---------- Supplied data

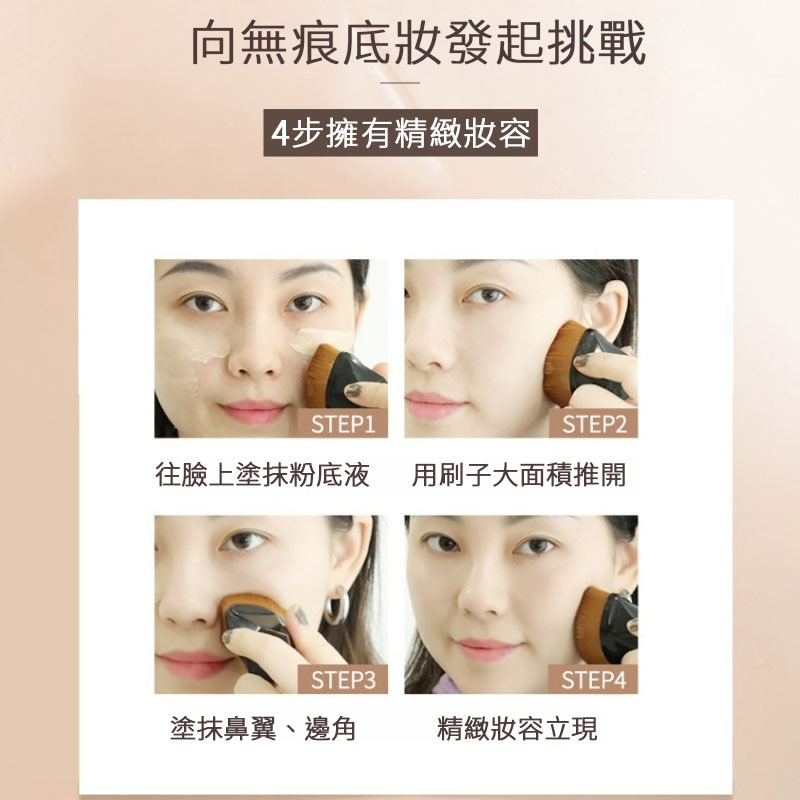 向無痕底妝發起挑戰

4步擁有精緻妝容

STEP1

往臉上塗抹粉底液

STEP2

用刷子大面積推開

STEP3

塗抹鼻翼、邊角

STEP4

精緻妝容立現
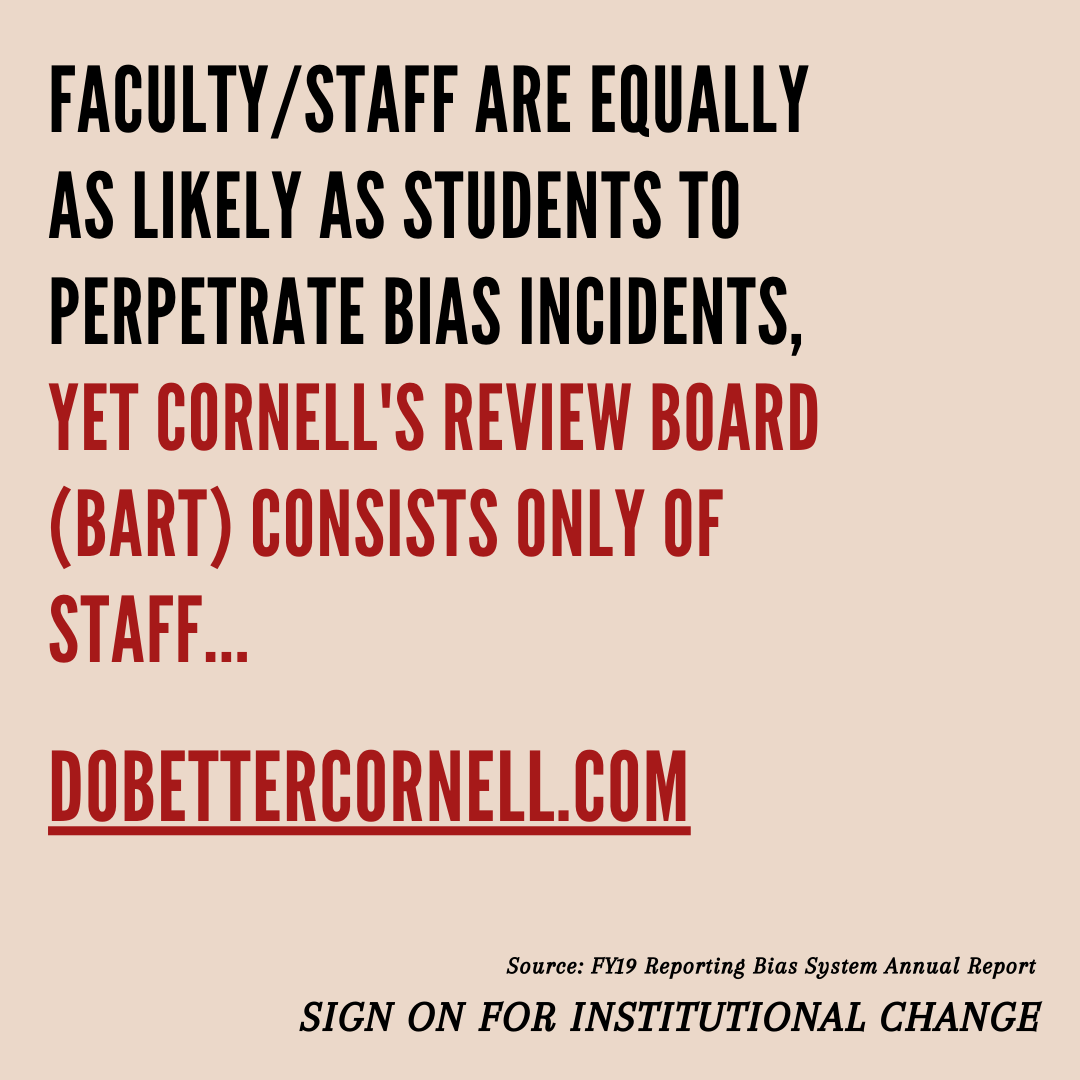 FACULTY/STAFF ARE EQUALLY AS LIKELY AS STUDENTS TO PERPETRATE BIAS INCIDENTS, YET CORNELL'S REVIEW BOARD (BART) CONSISTS ONLY OF STAFF...

DOBETTERCORNELL.COM

Source: FY19 Reporting Bias System Annual Report

SIGN ON FOR INSTITUTIONAL CHANGE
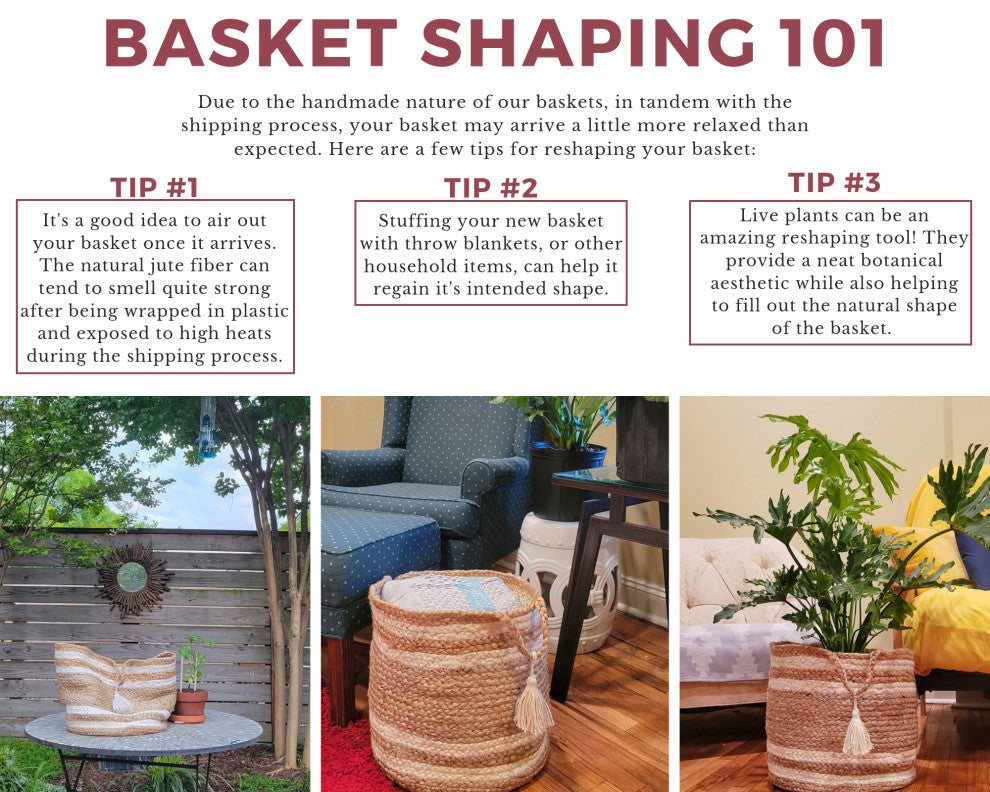 BASKET SHAPING 101

Due to the handmade nature of our baskets, in tandem with the shipping process, your basket may arrive a little more relaxed than expected. Here are a few tips for reshaping your basket:

TIP #1

It's a good idea to air out your basket once it arrives. The natural jute fiber can tend to smell quite strong after being wrapped in plastic and exposed to high heats during the shipping process.

TIP #2

Stuffing your new basket with throw blankets, or other household items, can help it regain it's intended shape.

TIP #3

Live plants can be an amazing reshaping tool! They provide a neat botanical aesthetic while also helping to fill out the natural shape of the basket.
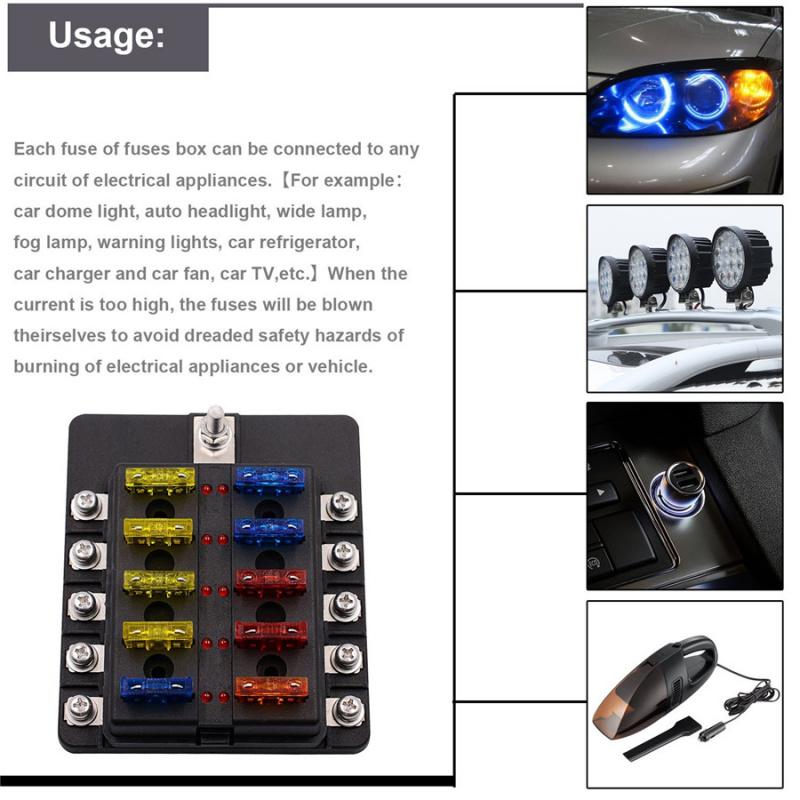 Usage:

Each fuse of fuses box can be connected to any circuit of electrical appliances.【For example: car dome light, auto headlight, wide lamp, fog lamp, warning lights, car refrigerator, car charger and car fan, car TV,etc.】When the current is too high, the fuses will be blown theirselves to avoid dreaded safety hazards of burning of electrical appliances or vehicle.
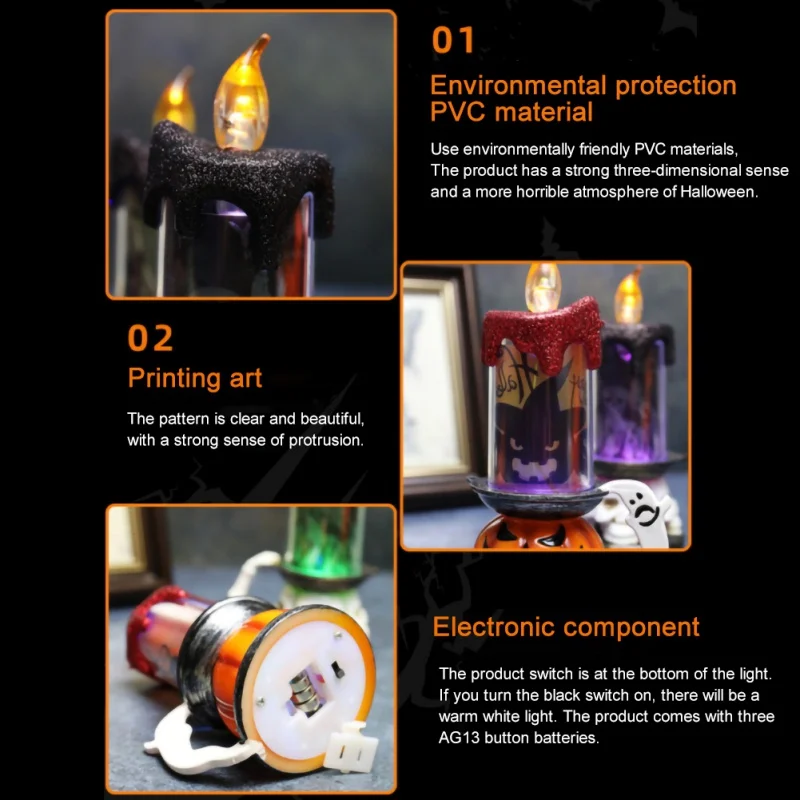 01

Environmental protection PVC material

Use environmentally friendly PVC materials, The product has a strong three-dimensional sense and a more horrible atmosphere of Halloween.

02

Printing art

The pattern is clear and beautiful, with a strong sense of protrusion.

Electronic component

The product switch is at the bottom of the light. If you turn the black switch on, there will be a warm white light. The product comes with three AG13 button batteries.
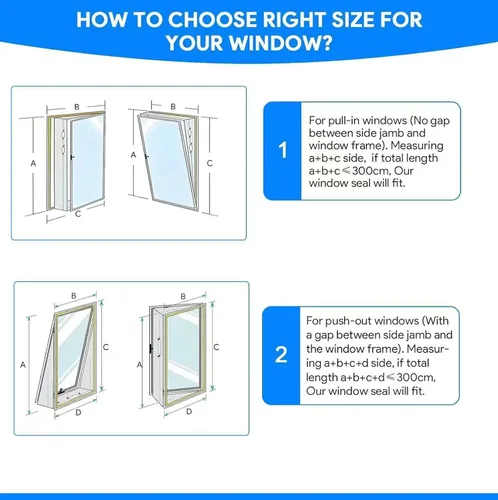 HOW TO CHOOSE RIGHT SIZE FOR YOUR WINDOW?

B
A
C
B
A
C

1

For pull-in windows (No gap between side jamb and window frame). Measuring a+b+c side, if total length a+b+c$\leqslant$300cm, Our window seal will fit.

B
A
C
D
B
A
C
D

2

For push-out windows (With a gap between side jamb and the window frame). Measuring a+b+c+d side, if total length a+b+c+d$\leqslant$300cm, Our window seal will fit.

--------------------

Transcribe all the data word for word; the images stay out.

 向無痕底妝發起挑戰

4步擁有精緻妝容

STEP1

往臉上塗抹粉底液

STEP2

用刷子大面積推開

STEP3

塗抹鼻翼、邊角

STEP4

精緻妝容立現
 FACULTY/STAFF ARE EQUALLY AS LIKELY AS STUDENTS TO PERPETRATE BIAS INCIDENTS, YET CORNELL'S REVIEW BOARD (BART) CONSISTS ONLY OF STAFF...

DOBETTERCORNELL.COM

Source: FY19 Reporting Bias System Annual Report

SIGN ON FOR INSTITUTIONAL CHANGE
 BASKET SHAPING 101

Due to the handmade nature of our baskets, in tandem with the shipping process, your basket may arrive a little more relaxed than expected. Here are a few tips for reshaping your basket:

TIP #1

It's a good idea to air out your basket once it arrives. The natural jute fiber can tend to smell quite strong after being wrapped in plastic and exposed to high heats during the shipping process.

TIP #2

Stuffing your new basket with throw blankets, or other household items, can help it regain it's intended shape.

TIP #3

Live plants can be an amazing reshaping tool! They provide a neat botanical aesthetic while also helping to fill out the natural shape of the basket.
 Usage:

Each fuse of fuses box can be connected to any circuit of electrical appliances.【For example: car dome light, auto headlight, wide lamp, fog lamp, warning lights, car refrigerator, car charger and car fan, car TV,etc.】When the current is too high, the fuses will be blown theirselves to avoid dreaded safety hazards of burning of electrical appliances or vehicle.
 01

Environmental protection PVC material

Use environmentally friendly PVC materials, The product has a strong three-dimensional sense and a more horrible atmosphere of Halloween.

02

Printing art

The pattern is clear and beautiful, with a strong sense of protrusion.

Electronic component

The product switch is at the bottom of the light. If you turn the black switch on, there will be a warm white light. The product comes with three AG13 button batteries.
 HOW TO CHOOSE RIGHT SIZE FOR YOUR WINDOW?

B
A
C
B
A
C

1

For pull-in windows (No gap between side jamb and window frame). Measuring a+b+c side, if total length a+b+c$\leqslant$300cm, Our window seal will fit.

B
A
C
D
B
A
C
D

2

For push-out windows (With a gap between side jamb and the window frame). Measuring a+b+c+d side, if total length a+b+c+d$\leqslant$300cm, Our window seal will fit.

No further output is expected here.